■ REQUIRED ACTIONS:
a) List every abbreviation written in capital letters that appears in the text on IMO ballast water standards.
b) Answer these from the text on IMO ballast water standards, one line each:
(i) In what year did the BWM convention begin with the Marine Environment Protection Committee?
(ii) At what hourly rate can the latest treatment technology meet standards?
(iii) How many nations are needed to ratify the convention?
c) Carry the text on IMO ballast water standards forward from the point where it stops.

■ SOURCE TEXT:
☆ ☆ ☆

IMO Ballast Water Standards

Ballast Water Performance and Ballast Water Exchange

Ballast Water is Removed From A Ship for Testing.
A USCG Crew Member Tests Ballast Water for Unwanted Organisms. USCG

Ballast Water Convention

In order to reduce damage from aquatic invasive species the International Maritime Organization (IMO) developed the “International Convention for the Control and Management of Ships' Ballast Water and Sediments”.

The BWM convention began with the IMO’s Marine Environment Protection Committee (MEPC) in 1991. Since then there have been many revisions.

Some of these revisions were driven by advancing technology to remove unwanted organisms at flow rates that would not severely impact operations.

Treatment of ballast water with the latest technology can meet standards at a rate of 2500 cubic meters (660,430 US Gallons) per hour. A large vessel may still take several hours per exchange to flush her ballast tanks at this rate.

Flow rates and energy consumption must be acceptable to operators while producing no harmful effects on the environment.

Ballast Water Standards

There are two types of ballast water standards in the convention. Their differences are significant and they should not be directly compared.

The first, Ballast Water Exchange, is based on specified distances and depths where a vessel may discharge.

Ballast Water Performance is a standard based on the number of viable organisms allowed per unit of treated water.

Some areas are instituting standards which exceed the IMO guidelines. Both California and the Great Lakes region of the United States have adopted stringent local guidelines.

The US is one of many major shipping nations that have not signed the convention.

Thirty nations who have a combined merchant gross tonnage of thirty five percent of the global tonnage are needed to ratify the convention.

Ballast Water Exchange

The standard for ballast water exchange is fairly simple.

A vessel must discharge foreign ballasts at a specified distance from shore and at a specified depth using a submerged discharge device.

Regulation B-4 and D-1 of the BWM convention gives us the specifics.

  • Exchange may take place 200 Nautical Miles (NM) from shore at a depth of 200 meters. If that is not possible for safety or other reasons then a vessel may use the next procedure.

☆ ☆ ☆

■ DATASET EXTRACT:
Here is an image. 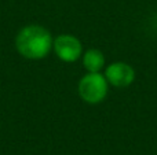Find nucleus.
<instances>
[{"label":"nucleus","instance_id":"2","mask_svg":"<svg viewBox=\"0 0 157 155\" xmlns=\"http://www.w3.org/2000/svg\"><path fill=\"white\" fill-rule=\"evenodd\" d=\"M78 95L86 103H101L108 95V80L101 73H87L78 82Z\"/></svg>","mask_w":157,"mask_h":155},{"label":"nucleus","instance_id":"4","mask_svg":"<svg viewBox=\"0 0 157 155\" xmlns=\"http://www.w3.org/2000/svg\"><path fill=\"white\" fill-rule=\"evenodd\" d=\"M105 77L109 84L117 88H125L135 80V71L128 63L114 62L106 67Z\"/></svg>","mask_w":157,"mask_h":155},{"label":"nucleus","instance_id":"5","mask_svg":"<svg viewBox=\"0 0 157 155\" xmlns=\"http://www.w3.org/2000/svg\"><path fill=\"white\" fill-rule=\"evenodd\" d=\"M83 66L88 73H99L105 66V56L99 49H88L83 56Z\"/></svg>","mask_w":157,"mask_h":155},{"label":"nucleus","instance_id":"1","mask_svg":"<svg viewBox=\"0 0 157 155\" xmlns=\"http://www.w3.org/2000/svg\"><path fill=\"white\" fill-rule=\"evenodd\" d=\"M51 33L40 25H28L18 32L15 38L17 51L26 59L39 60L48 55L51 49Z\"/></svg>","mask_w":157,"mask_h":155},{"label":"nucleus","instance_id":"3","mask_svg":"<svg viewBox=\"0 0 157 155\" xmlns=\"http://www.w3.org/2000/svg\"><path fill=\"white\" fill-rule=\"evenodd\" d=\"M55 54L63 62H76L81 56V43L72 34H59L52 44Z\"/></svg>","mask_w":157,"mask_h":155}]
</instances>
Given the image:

☆ ☆ ☆

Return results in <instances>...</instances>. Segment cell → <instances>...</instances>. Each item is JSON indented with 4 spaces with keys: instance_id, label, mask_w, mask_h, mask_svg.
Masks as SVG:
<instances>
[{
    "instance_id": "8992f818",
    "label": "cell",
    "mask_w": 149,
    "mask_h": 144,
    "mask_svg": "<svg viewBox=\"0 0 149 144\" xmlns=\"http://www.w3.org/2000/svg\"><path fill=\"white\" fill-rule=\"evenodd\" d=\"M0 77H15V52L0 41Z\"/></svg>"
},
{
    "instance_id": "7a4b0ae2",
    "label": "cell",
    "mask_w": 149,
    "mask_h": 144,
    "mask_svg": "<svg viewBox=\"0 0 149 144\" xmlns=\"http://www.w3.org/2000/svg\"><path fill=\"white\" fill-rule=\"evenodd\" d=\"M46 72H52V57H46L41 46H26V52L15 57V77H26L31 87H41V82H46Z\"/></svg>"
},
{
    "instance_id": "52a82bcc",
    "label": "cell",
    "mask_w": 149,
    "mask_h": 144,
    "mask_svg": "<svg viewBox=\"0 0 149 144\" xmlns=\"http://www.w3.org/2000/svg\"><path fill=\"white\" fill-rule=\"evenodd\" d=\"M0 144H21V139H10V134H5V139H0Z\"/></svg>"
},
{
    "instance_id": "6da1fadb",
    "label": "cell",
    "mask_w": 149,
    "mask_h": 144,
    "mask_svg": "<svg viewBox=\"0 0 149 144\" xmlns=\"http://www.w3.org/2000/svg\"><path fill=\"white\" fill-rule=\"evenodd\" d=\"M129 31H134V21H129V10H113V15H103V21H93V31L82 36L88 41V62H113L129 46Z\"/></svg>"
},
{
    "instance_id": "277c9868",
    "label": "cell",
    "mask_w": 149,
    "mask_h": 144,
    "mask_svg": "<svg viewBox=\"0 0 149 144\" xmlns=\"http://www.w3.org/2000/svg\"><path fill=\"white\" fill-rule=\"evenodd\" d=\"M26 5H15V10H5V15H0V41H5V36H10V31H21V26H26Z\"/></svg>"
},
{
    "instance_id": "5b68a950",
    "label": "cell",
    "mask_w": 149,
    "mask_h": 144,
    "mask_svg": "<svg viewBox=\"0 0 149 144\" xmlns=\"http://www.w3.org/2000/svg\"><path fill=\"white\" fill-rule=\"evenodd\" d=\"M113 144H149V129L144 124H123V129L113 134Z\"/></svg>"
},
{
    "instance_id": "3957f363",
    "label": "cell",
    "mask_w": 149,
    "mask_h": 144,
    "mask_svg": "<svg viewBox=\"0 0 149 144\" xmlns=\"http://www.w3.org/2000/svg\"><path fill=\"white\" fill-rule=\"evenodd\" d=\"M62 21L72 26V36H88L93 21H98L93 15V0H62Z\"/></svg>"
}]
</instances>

☆ ☆ ☆

■ ANSWERS FOR THIS EXERCISE:
a) IMO, USCG, BWM, MEPC, US, NM

b)
(i) 1991
(ii) 2500 cubic meters (660,430 US gallons) per hour
(iii) Thirty nations with a combined merchant gross tonnage of thirty-five percent of the global tonnage

c)
  • If neither of these scenarios is possible then a vessel may exchange “in an area designated by the port state”. While undertaking ballast water exchange a port state must not cause deviation or delay of a ship.
  • Efficiency of exchange should be at least 95% of volume and must be repeated three times. Vessels which demonstrate high efficiency exchanges may reduce the number of exchange cycles.
  • Ballast Water Exchange should only be undertaken when the safety of the vessel and crew are guaranteed.

Ballast Water Performance

In the case of Ballast Water Exchange, ship operators are flushing untreated ballast out of the tanks. This is a practical if not perfect way of allowing older vessels to operate without the expense and logistical problems of ballast water treatment retrofits.

New and retrofitted vessels are much less likely to transport unwanted species because the ballast water treatment systems eliminate a large proportion of the viable organisms from the ballast tanks before discharge.

Systems like these significantly reduce the chances of unwanted species being introduced by inefficient exchange practices or in the event of an untreated near shore discharge for safety reasons.

The IMO uses the following guidelines for the Ballast Water Exchange standard in regulation D-2.

  • Ballast water must contain less than 10 viable organisms which are greater than or equal to 50 microns in size per cubic meter (264 US Gallons). For reference, 50 microns is about half the thickness of an average human hair.
  • In addition ballast water must contain less than 10 viable organisms that are less than 50 microns but greater than or equal to 10 microns per milliliter (1/1000th of a liter).
  • Indicator Microbes may not exceed the following amounts; Vibrio Cholerae - less than 1 CFU (colony forming unit) per 100 Ml, E. Coli – less than 250 CFU per 100Ml, Enterococci – less than 100 CFU per 100Ml.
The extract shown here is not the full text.